(TASK DETAILS): Give again, word for word, only the lines from the one containing "How much distance" through the final line.

(RECORDS TO USE):
★ ★ ★ ★

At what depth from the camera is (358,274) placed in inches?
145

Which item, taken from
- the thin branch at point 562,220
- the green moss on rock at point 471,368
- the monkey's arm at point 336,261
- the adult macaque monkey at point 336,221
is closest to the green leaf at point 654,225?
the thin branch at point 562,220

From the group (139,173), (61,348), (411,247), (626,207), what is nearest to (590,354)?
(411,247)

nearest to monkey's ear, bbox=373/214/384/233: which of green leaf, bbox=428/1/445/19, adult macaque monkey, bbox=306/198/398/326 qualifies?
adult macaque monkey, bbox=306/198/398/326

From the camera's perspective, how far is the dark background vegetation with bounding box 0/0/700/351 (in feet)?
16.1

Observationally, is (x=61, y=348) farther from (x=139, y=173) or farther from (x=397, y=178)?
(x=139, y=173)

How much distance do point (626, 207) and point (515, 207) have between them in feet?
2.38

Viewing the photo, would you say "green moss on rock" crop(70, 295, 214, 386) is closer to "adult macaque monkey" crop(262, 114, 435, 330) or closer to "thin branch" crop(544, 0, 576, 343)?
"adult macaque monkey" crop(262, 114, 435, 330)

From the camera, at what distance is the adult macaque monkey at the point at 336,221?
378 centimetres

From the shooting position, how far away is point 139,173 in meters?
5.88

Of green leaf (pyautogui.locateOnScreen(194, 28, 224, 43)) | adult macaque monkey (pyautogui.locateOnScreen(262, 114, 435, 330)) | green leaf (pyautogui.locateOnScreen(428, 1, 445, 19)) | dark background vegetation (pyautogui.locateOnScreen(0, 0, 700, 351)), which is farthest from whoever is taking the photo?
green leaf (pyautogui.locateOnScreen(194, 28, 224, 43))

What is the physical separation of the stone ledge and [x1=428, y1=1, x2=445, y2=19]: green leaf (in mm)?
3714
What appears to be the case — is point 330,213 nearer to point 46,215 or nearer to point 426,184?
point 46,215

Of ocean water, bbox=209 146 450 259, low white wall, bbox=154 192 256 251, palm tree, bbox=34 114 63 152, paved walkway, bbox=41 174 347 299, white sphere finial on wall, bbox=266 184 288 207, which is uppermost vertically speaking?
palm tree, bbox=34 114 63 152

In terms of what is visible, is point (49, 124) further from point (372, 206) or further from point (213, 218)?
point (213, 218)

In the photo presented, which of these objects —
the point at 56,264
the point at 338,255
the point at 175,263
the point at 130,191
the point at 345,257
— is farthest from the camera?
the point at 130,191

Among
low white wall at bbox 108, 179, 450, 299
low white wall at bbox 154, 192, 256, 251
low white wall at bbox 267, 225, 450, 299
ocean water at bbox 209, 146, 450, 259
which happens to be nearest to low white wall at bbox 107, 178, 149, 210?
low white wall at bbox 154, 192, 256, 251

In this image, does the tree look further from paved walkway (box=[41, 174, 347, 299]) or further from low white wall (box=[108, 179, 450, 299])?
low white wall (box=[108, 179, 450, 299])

★ ★ ★ ★

(WORKED SOLUTION):
How much distance do point (626, 207) and point (515, 207) have between them in feet?
2.38

Viewing the photo, would you say "green moss on rock" crop(70, 295, 214, 386) is closer to "adult macaque monkey" crop(262, 114, 435, 330) or closer to "thin branch" crop(544, 0, 576, 343)?
"adult macaque monkey" crop(262, 114, 435, 330)

From the camera, at what distance is the adult macaque monkey at the point at 336,221?
378 centimetres

From the shooting position, how far away is point 139,173 in meters?
5.88

Of green leaf (pyautogui.locateOnScreen(194, 28, 224, 43)) | adult macaque monkey (pyautogui.locateOnScreen(262, 114, 435, 330)) | green leaf (pyautogui.locateOnScreen(428, 1, 445, 19)) | dark background vegetation (pyautogui.locateOnScreen(0, 0, 700, 351)), which is farthest from whoever is taking the photo?
green leaf (pyautogui.locateOnScreen(194, 28, 224, 43))

What is the physical separation of the stone ledge and [x1=428, y1=1, x2=445, y2=19]: green leaf (in mm)?
3714
What appears to be the case — is point 330,213 nearer to point 46,215 or nearer to point 426,184?
point 46,215

Of ocean water, bbox=209 146 450 259, low white wall, bbox=154 192 256 251, palm tree, bbox=34 114 63 152, paved walkway, bbox=41 174 347 299, white sphere finial on wall, bbox=266 184 288 207, which is uppermost vertically speaking?
palm tree, bbox=34 114 63 152

In terms of what is visible, is point (49, 124) further from point (372, 206) or further from point (213, 218)?
point (213, 218)

In the photo presented, which of these objects —
the point at 56,264
the point at 338,255
the point at 175,263
the point at 130,191
the point at 345,257
— is farthest from the camera?
the point at 130,191

Among
low white wall at bbox 108, 179, 450, 299
low white wall at bbox 154, 192, 256, 251
low white wall at bbox 267, 225, 450, 299
ocean water at bbox 209, 146, 450, 259
which happens to be nearest to low white wall at bbox 107, 178, 149, 210?
low white wall at bbox 154, 192, 256, 251

In this image, does the tree look further from paved walkway (box=[41, 174, 347, 299]) or further from low white wall (box=[108, 179, 450, 299])?
low white wall (box=[108, 179, 450, 299])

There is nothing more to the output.